Marriott has been breached again – this time exposing 5.2M customers

Marriott's is once again a victim of a major data breach, exposing the data of millions of guests.
1 April 2020

This is the second major data breach Marriott has experienced. Source: AFP

Global hotel chain Marriott made headlines for the wrong reasons in 2018, when an attack on its Starwood Hotels brand left the details of some 500 million guests compromised.

What could be worse than that? Well, on Tuesday, hospitality giant reported another data breach, affecting 5.2 million guests worldwide.

The hotel chain said guests’ names, loyalty account information and other personal details may have been accessed.

Other information such as birthdays, phone numbers, addresses, and loyalty account information linked to other companies such as airlines, may have been taken as well.

However, the hotel chain does not believe any of the guests’ data on credit cards, passports or driver’s licenses have been compromised, as stated in its press release. That makes it somewhat better than 2018, where payment details were compromised (although Marriott claimed many were outdated).

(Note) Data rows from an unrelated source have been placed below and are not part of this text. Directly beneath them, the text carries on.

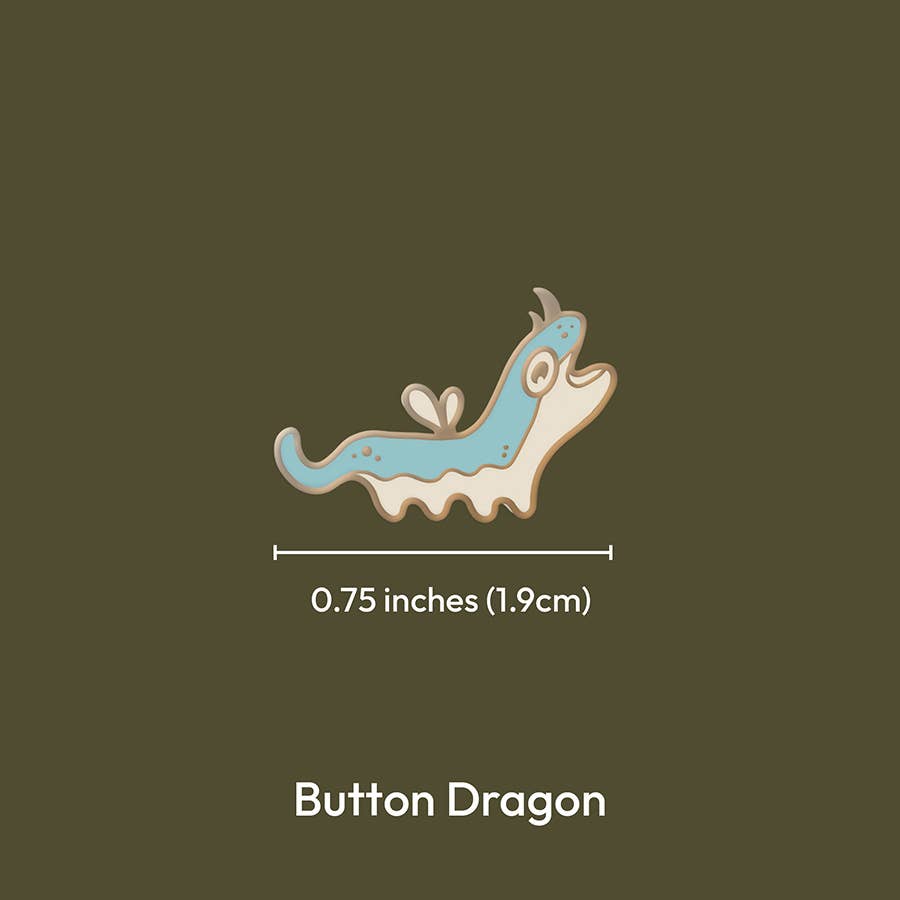 Precious Things Enamel Pin | Button Dragon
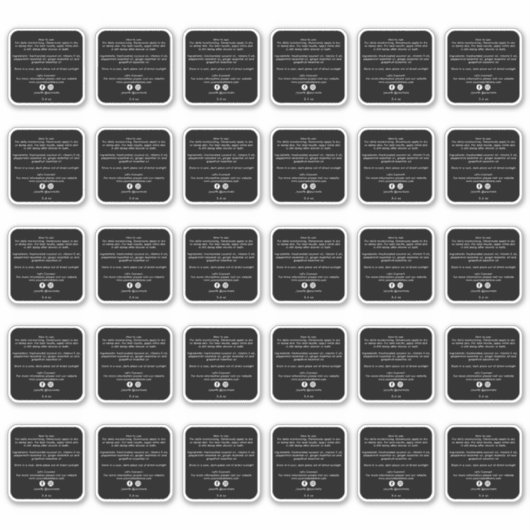 Schoonheidsproduct Ingrediënten 2-inch Sticker 30x (Voorkant)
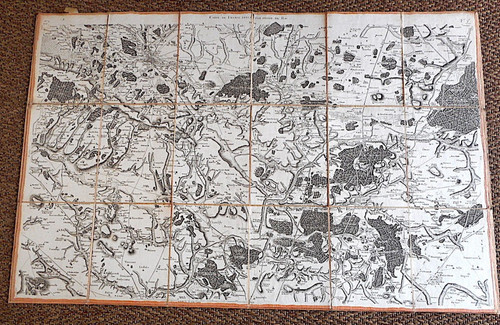 Carte map cassini xviii - cassini, n°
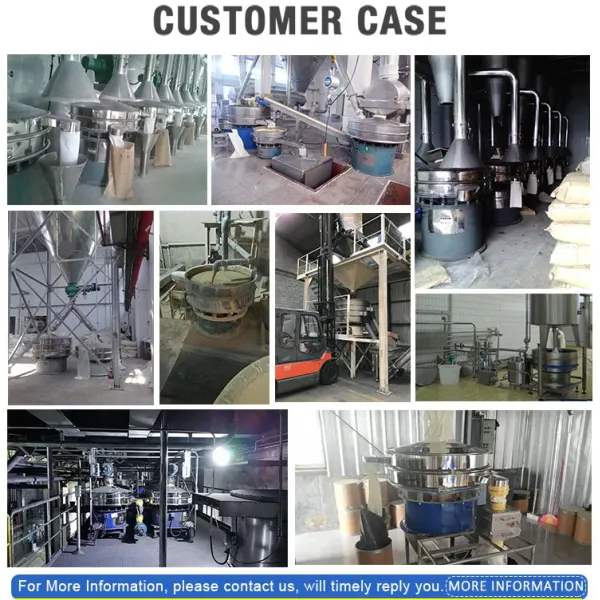 High Efficiency Round Vibrating Screen for Pollen Separation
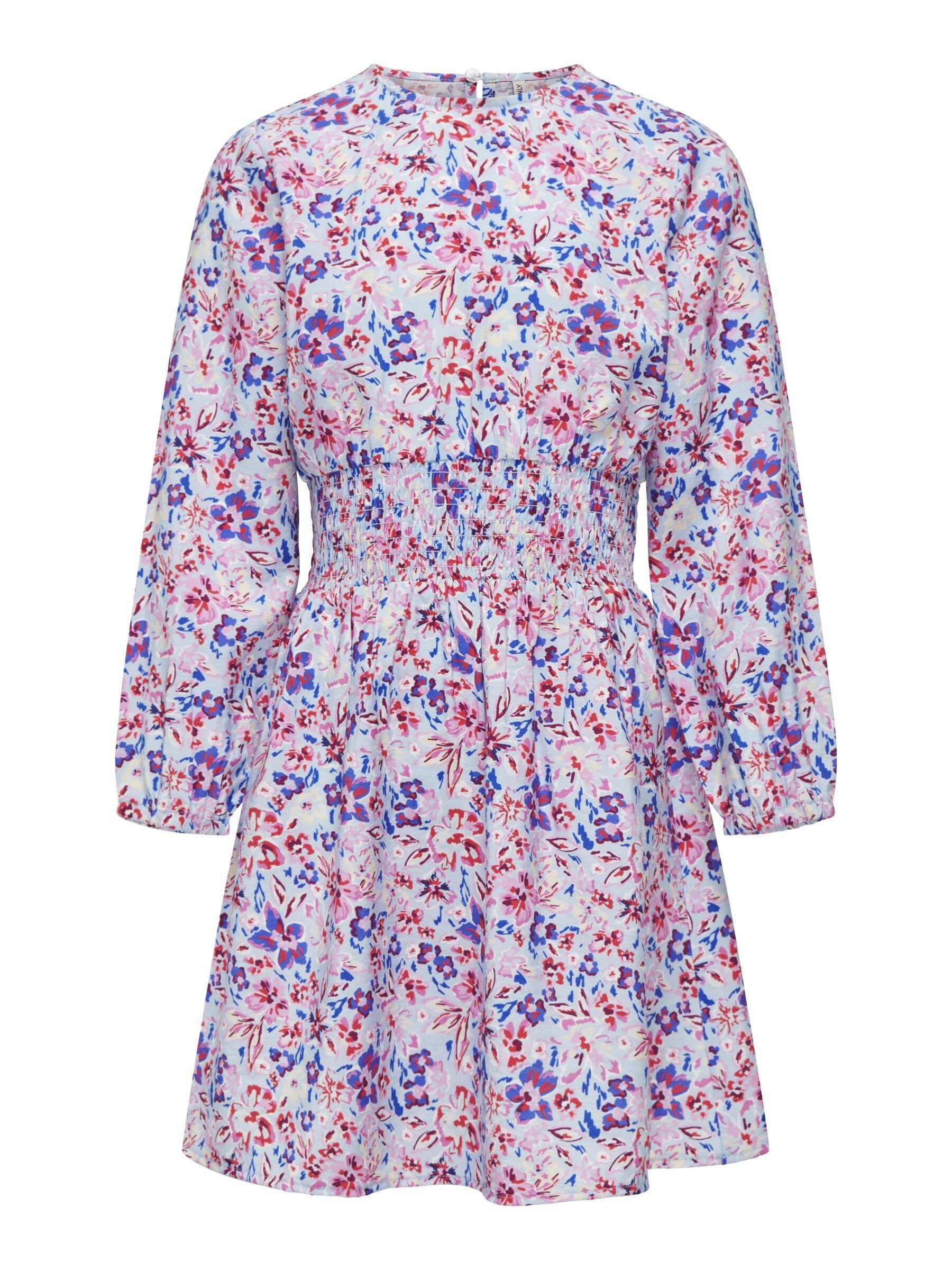 KIDS ONLY - KOGVENEDA L/S O-NECK SHORT DRESS PTM clear sky - Gr. - 164 von KIDS ONLY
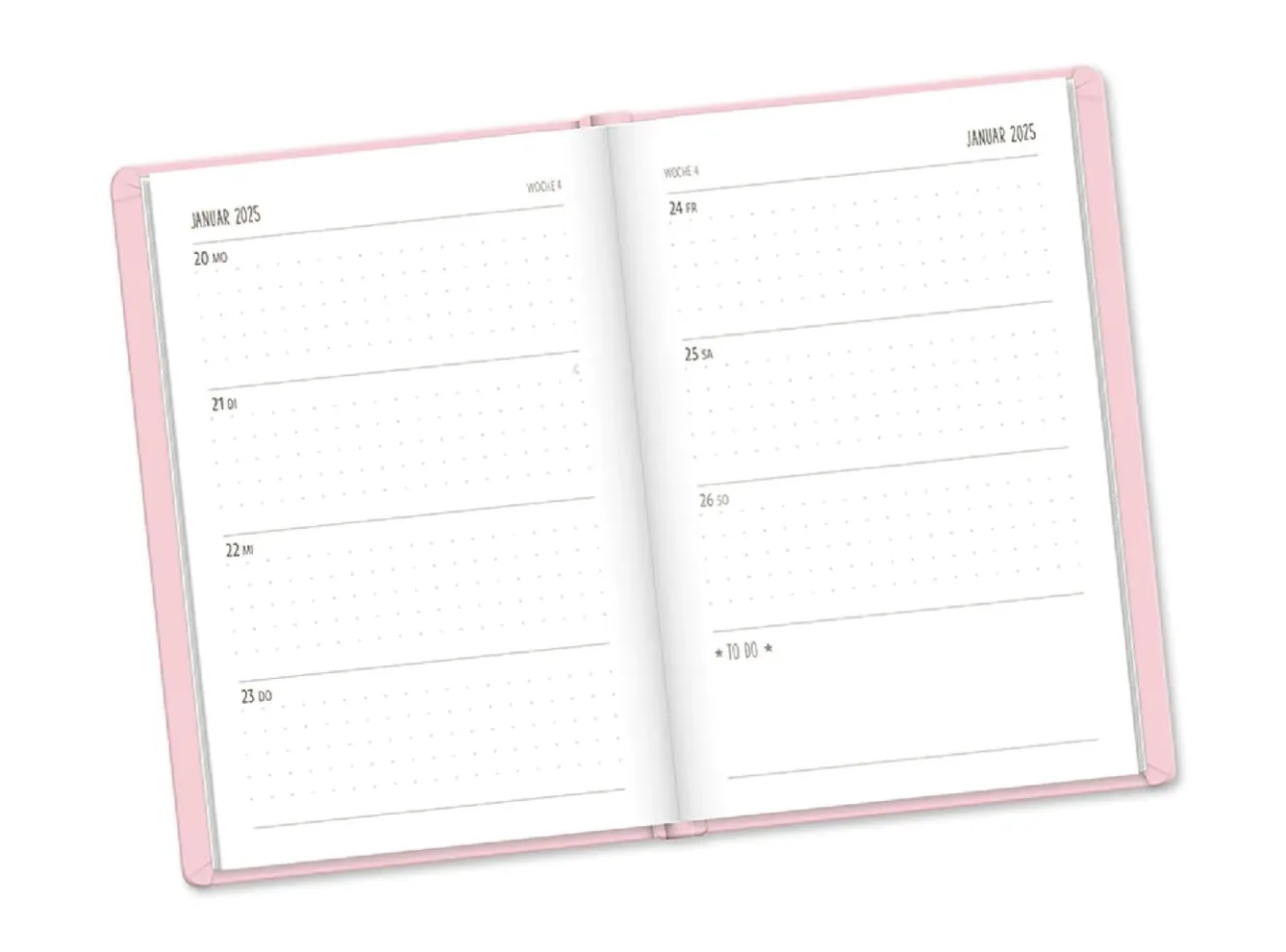 Best Terminplaner Lederlook, 2025, Rosa Kalender & Planer|Weihnachtsgeschenke
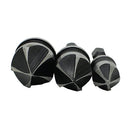 Brocas avellanado 3 Pcs 1/4" Hex 12/16/19mm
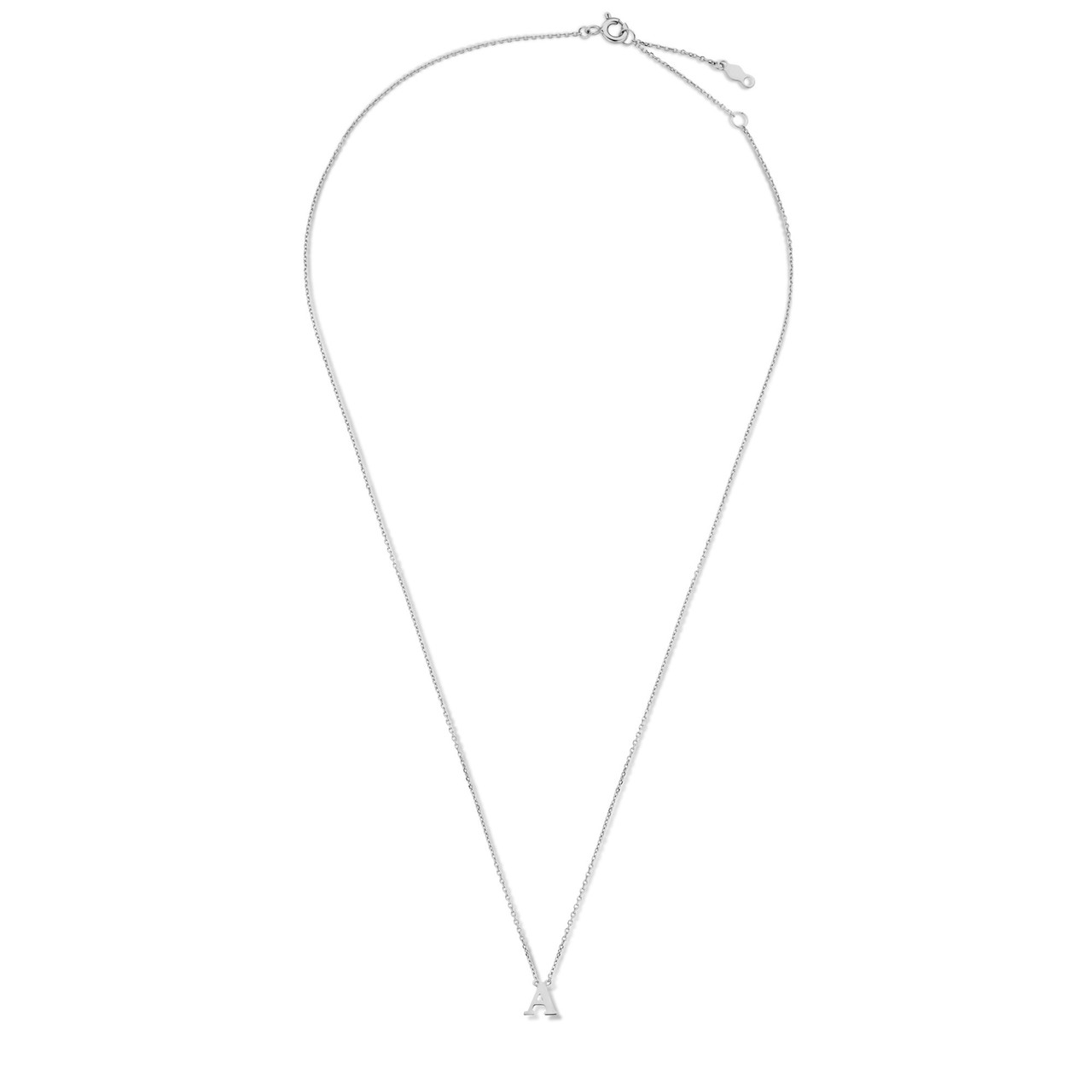Isabel Bernard Saint Germain Chloé 14 karat white gold initial collier with letter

Upon investigation, Marriott first noticed suspicious activities from a franchised property, and traced it back to login credentials of two employees which accessed an unexpected amount of guest data. Since then, the logins were disabled and the company speculated the unusual activity began in mid-January this year.

Besides the repetitional damage, Marriott has felt the full sting of data breaches. In 2019, following the first high-profile breach, the company was slammed with a US$123 million fine from the Information Commissioner’s Office (ICO).

An equally shocking revelation was the data breach has been going on for four years before it was discovered. An investigation concluded that Marriott “failed to undertake sufficient due diligence when it bought Starwood and should also have done more to secure its systems.”

It is uncertain how the multinational company will move on from this after a hefty fine issued from European authorities last year and this week’s data breach. At present, the hotel is taking measurements such as notifying victims through emails, setting up a dedicated website and call centers to provide guests with additional information.

The incident once again reveals a key cybersecurity weakness in the hotel industry – that of franchises, and the lack of control it has over systematic cybersecurity policies across all these separate nodes of operation.

Commenting on the incident, Tim Mackey of Synopsys CyRC (Cybersecurity Research Center), remarked on the consequences when businesses fail to uptake robust cybersecurity measures.

“This data breach at Marriott International highlights the importance of performing a detailed threat model on business operations and then implementing appropriate monitoring controls to ensure that threat vectors can be quickly identified,” the principal security strategist told TechHQ.

Analyzing the case, Mackey noted the complexity in creating appropriate alerts to detect credential misuses, in this case, the compromised of verifiable login credentials of employees.

However, deploying a system to pick up on unusual activities, factoring in aspects such as time of the day, amount of data accessed, the volume of data and others. “Implementing such controls requires organizations to look not only at the application security and how it’s deployed but the intended usage patterns incorporating human factors data.”